The only plausible assessment that appears to be emanating from the corridors of power this week is that frankly no-one really has any idea where this journey is heading, or quite how it will end.
The apparent lack of a majority in the Commons for pretty much any "deal", real or desired, certainly supports the idea that it would be wise to avoid writing off any scenario, all bets really do appear to be off.
After a prolonged period of relative calm, sterling this week appears to have woken to the increasing likelihood of some of the more unpredictable scenarios, and is displaying a weakness in the last 36 hours that is probably reflecting concern not only about what the UK's future relationship with the EU will look like, but also who may end up minding Larry the No.10 cat during 2019.
To those of us of a "certain age" who were actively involved in the FX markets in the late 80s and early 90s, sterling slipping 1% or so might be remembered as a fairly standard morning’s activity, but nowadays it is enough to ruffle feathers well beyond the City's dealing rooms.

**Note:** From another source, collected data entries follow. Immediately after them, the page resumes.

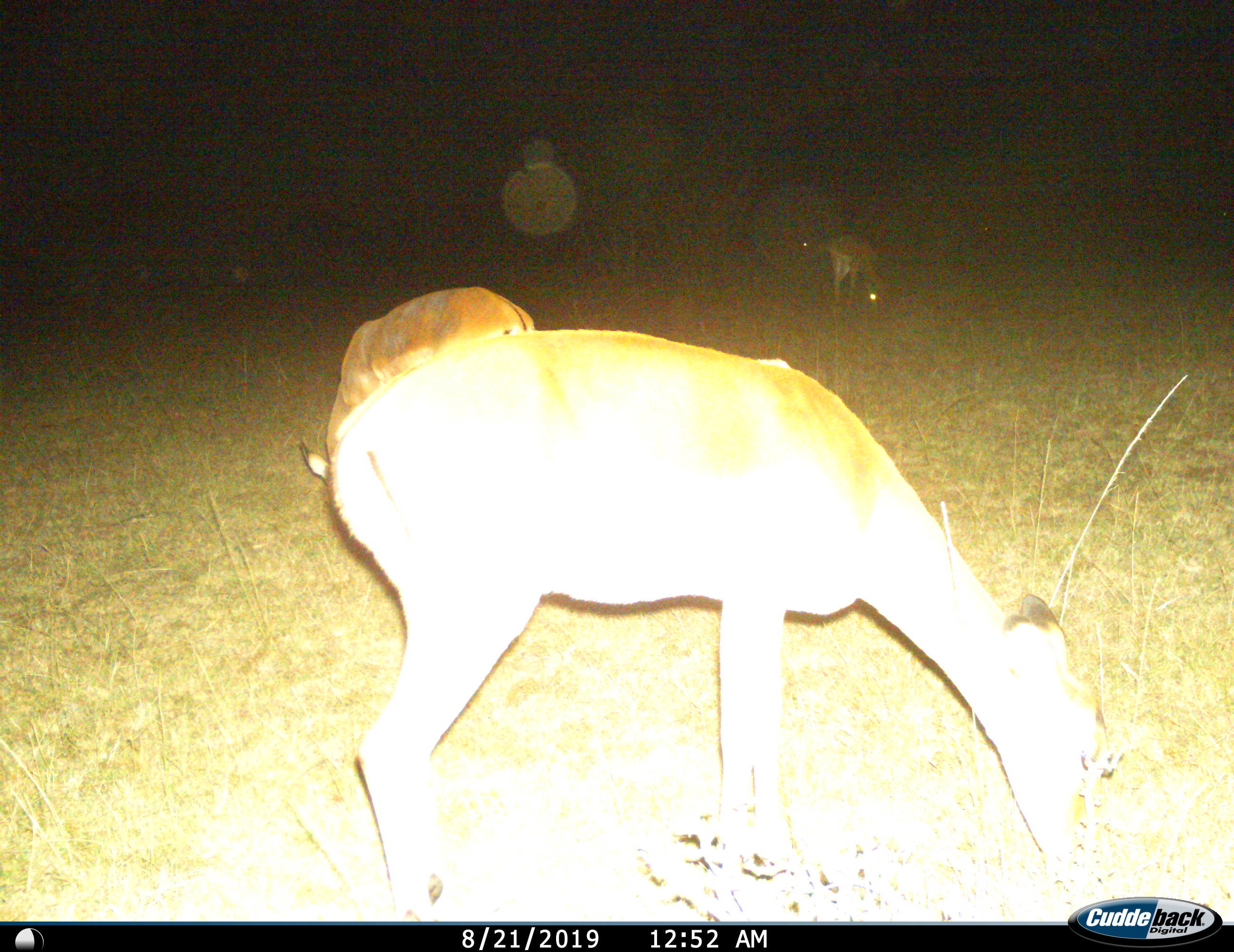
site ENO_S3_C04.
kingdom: Animalia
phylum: Chordata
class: Mammalia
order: Artiodactyla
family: Bovidae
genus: Aepyceros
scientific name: Aepyceros melampus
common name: impala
Impala (Aepyceros melampus), count 3. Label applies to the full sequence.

I don't think it is being overly dramatic to say that as the uncertainty grows, we may well see a return to the sort of chaotic markets that were standard practice back then, and I'm not convinced many SMEs are remotely prepared for the impact those levels of volatility will have on their businesses.
It is surely bordering on insanity to not be attempting to mitigate FX risks for known cash flows over the next 12 months, and yet ask around, far too many are sleep-walking into this period of unprecedented uncertainty with their eyes firmly shut.
"We aren't currency speculators" some say, "so why behave like one then?" is the obvious response.
If you are an SME with exposure to the level of sterling in coming months, then pretty near the top of your "to-do" list should be seeking assistance in understanding, quantifying, and working to minimise the risks posed to your profits, and therefore your business, by currency volatility.
It may very well be the case, to borrow a lyric from the days of a previous sterling crisis, that "you ain’t seen nothing yet....".